SolrCloud Autoscaling Trigger Actions

Autoscaling is deprecated

The autoscaling framework in its current form is deprecated and will be removed in Solr 9.0.

A new design for this feature is currently under development in SOLR-14613 with a goal for release with Solr 9.0.

TriggerAction implementations process events generated by triggers in order to ensure the cluster’s health and good use of resources.

Currently two implementations are provided: ComputePlanAction and ExecutePlanAction.

Compute Plan Action

The ComputePlanAction uses the policy and preferences to calculate the optimal set of Collection API commands which can re-balance the cluster in response to trigger events.

The following parameters are configurable:

collections

A comma-separated list of collection names, or a selector on collection properties that can be used to filter collections for which the plan is computed.

If a non-empty list or selector is specified then the computed operations will only calculate collection operations that affect matched collections and ignore any other collection operations for collections not listed here. This does not affect non-collection operations.

A collection selector is of the form collections: {key1: value1, key2: value2, …​} where the key can be any collection property such as name, policy, numShards, etc. The value must match exactly and all specified properties must match for a collection to match.

A collection selector is useful in a cluster where collections are added and removed frequently and where selecting only collections that use a specific autoscaling policy is useful.

Example configurations:

{
 "set-trigger" : {
  "name" : "node_added_trigger",
  "event" : "nodeAdded",
  "waitFor" : "1s",
  "enabled" : true,
  "actions" : [
   {
    "name" : "compute_plan",
    "class" : "solr.ComputePlanAction",
    "collections" : "test1,test2"
   },
   {
    "name" : "execute_plan",
    "class" : "solr.ExecutePlanAction"
   }
  ]
 }
}

In this example only collections test1 and test2 will be potentially replicated / moved to an added node, other collections will be ignored even if they cause policy violations.

{
 "set-trigger" : {
  "name" : "node_added_trigger",
  "event" : "nodeAdded",
  "waitFor" : "1s",
  "enabled" : true,
  "actions" : [
   {
    "name" : "compute_plan",
    "class" : "solr.ComputePlanAction",
    "collections" : {"policy": "my_policy"}
   },
   {
    "name" : "execute_plan",
    "class" : "solr.ExecutePlanAction"
   }
  ]
 }
}

In this example only collections which use the my_policy as their autoscaling policy will be potentially replicated / moved to an added node, other collections will be ignored even if they cause policy violations.

{
 "set-trigger" : {
  "name" : "node_added_trigger",
  "event" : "nodeAdded",
  "waitFor" : "1s",
  "enabled" : true,
  "actions" : [
   {
    "name" : "compute_plan",
    "class" : "solr.ComputePlanAction",
    "collections" : {"policy": "my_policy", "numShards" :  "4"}
   },
   {
    "name" : "execute_plan",
    "class" : "solr.ExecutePlanAction"
   }
  ]
 }
}

In this example only collections which use the my_policy as their autoscaling policy and that have numShards equal to 4 will be potentially replicated / moved to an added node, other collections will be ignored even if they cause policy violations.

Execute Plan Action

The ExecutePlanAction executes the Collection API commands emitted by the ComputePlanAction against the cluster using SolrJ. It executes the commands serially, waiting for each of them to succeed before continuing with the next one.

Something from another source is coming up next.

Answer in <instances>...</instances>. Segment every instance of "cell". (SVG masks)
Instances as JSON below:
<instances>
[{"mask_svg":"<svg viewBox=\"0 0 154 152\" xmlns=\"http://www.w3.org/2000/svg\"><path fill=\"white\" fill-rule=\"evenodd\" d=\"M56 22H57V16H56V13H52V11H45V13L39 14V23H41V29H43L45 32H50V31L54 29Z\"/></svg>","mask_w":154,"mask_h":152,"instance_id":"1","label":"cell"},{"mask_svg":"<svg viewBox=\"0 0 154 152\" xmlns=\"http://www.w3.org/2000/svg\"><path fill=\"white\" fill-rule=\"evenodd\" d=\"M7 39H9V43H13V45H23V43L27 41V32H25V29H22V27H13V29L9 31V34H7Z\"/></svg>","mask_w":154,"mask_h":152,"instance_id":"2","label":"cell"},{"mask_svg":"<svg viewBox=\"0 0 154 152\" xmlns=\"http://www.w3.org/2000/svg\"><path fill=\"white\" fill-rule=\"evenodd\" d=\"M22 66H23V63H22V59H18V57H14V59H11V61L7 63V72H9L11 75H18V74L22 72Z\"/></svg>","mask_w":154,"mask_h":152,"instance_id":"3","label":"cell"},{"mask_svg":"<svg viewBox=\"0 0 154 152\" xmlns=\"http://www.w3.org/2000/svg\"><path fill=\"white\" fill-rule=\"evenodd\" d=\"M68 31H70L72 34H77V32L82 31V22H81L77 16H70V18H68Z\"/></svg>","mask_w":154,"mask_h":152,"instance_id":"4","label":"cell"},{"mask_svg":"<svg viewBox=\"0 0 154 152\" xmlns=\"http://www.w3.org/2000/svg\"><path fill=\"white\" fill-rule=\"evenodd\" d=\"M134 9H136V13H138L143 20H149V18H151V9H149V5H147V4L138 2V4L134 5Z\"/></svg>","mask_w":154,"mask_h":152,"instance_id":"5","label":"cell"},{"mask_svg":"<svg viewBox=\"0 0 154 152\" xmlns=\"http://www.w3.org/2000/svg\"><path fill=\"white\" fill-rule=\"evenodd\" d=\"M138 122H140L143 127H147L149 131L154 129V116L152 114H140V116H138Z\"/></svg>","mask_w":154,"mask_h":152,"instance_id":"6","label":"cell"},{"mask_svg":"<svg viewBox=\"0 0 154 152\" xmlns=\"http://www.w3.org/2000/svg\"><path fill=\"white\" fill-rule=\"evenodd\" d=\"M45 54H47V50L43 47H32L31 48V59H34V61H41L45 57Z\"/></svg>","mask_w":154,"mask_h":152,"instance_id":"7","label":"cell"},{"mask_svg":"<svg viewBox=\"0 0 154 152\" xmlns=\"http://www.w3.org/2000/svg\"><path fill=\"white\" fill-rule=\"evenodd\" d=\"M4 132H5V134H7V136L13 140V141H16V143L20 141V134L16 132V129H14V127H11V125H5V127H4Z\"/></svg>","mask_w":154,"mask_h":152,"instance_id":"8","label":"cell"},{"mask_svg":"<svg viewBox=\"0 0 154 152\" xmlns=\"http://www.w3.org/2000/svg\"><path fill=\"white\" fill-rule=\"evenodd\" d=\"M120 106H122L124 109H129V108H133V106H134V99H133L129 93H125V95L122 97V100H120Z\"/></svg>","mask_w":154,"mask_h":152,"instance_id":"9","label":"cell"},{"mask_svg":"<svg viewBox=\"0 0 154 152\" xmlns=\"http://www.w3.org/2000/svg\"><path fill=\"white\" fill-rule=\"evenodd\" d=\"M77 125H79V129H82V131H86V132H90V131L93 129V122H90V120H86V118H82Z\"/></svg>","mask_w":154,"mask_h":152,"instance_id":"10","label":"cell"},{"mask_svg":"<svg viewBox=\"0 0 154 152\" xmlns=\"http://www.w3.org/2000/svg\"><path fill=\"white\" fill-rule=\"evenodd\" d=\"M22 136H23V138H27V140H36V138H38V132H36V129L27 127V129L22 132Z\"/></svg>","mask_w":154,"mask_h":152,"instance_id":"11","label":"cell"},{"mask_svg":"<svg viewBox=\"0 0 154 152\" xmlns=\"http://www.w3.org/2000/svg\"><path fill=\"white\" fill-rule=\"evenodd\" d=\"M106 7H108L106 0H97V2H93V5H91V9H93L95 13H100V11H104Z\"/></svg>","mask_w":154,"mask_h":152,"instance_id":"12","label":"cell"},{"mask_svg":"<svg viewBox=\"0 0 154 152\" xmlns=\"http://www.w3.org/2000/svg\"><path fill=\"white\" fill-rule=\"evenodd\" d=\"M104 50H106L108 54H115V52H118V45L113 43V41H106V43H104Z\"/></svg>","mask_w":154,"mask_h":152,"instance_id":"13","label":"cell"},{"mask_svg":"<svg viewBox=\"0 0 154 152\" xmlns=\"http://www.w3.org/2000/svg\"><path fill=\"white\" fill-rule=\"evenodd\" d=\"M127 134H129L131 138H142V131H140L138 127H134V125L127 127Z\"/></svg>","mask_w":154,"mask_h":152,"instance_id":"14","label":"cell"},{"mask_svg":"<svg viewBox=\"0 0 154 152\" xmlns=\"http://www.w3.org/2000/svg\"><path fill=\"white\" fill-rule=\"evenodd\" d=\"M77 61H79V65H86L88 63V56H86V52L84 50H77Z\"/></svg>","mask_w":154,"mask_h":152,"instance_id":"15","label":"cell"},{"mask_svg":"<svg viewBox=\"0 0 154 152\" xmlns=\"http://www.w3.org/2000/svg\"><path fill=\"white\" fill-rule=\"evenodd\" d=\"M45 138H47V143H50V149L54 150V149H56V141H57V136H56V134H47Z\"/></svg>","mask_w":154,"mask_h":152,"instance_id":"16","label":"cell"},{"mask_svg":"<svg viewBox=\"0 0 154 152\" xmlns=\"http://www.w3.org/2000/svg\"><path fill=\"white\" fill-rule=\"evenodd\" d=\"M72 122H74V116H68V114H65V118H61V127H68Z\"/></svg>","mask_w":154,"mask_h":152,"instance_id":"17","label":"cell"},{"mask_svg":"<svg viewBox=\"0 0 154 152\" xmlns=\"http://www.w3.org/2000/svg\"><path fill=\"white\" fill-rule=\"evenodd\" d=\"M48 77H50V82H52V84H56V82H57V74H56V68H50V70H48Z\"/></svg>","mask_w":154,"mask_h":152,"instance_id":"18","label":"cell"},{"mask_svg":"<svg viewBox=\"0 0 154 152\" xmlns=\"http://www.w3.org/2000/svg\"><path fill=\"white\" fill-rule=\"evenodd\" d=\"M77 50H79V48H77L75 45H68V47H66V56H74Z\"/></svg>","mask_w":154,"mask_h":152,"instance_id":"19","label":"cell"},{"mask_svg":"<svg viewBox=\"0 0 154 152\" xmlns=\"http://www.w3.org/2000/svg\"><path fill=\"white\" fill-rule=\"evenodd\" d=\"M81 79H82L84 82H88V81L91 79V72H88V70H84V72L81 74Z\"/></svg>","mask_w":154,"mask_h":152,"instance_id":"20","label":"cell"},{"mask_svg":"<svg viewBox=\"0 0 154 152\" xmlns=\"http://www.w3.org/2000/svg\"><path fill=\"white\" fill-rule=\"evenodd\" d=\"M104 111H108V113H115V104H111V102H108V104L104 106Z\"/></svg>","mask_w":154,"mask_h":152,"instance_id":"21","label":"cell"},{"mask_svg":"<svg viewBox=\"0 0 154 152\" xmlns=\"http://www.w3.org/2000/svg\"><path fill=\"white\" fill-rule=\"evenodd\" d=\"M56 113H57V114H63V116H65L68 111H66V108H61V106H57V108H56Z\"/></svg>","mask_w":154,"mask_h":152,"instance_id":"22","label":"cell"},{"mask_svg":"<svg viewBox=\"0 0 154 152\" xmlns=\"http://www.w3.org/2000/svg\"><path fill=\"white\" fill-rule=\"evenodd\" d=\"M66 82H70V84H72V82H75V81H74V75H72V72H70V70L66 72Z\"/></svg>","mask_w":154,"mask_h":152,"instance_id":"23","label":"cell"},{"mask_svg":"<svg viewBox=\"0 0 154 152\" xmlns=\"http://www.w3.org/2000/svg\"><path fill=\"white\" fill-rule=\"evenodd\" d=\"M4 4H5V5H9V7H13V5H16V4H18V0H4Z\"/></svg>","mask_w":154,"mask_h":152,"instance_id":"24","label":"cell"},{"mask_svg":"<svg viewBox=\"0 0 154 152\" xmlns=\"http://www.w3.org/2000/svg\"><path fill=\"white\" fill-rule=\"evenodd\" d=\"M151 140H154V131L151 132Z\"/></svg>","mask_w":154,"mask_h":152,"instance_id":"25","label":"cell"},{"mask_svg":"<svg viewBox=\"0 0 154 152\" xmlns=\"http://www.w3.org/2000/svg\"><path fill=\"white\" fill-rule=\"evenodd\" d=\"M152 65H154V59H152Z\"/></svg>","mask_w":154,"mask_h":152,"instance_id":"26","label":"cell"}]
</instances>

Currently, it has the following configurable parameters:

taskTimeoutSeconds
Default value of this parameter is 120 seconds. This value defines how long the action will wait for a command to complete its execution. If a timeout is reached while the command is still running then the command status is provisionally considered a success but a warning is logged, unless taskTimeoutFail is set to true.
taskTimeoutFail
Boolean with a default value of false. If this value is true then a timeout in command processing will be marked as failure and an exception will be thrown.

If the Overseer node fails while ExecutePlanAction is running, then the new Overseer node will run the chain of actions for the same event again after waiting for any running Collection API operations belonging to the event to complete.

Please see SolrCloud Autoscaling Fault Tolerance for more details on fault tolerance within the autoscaling framework.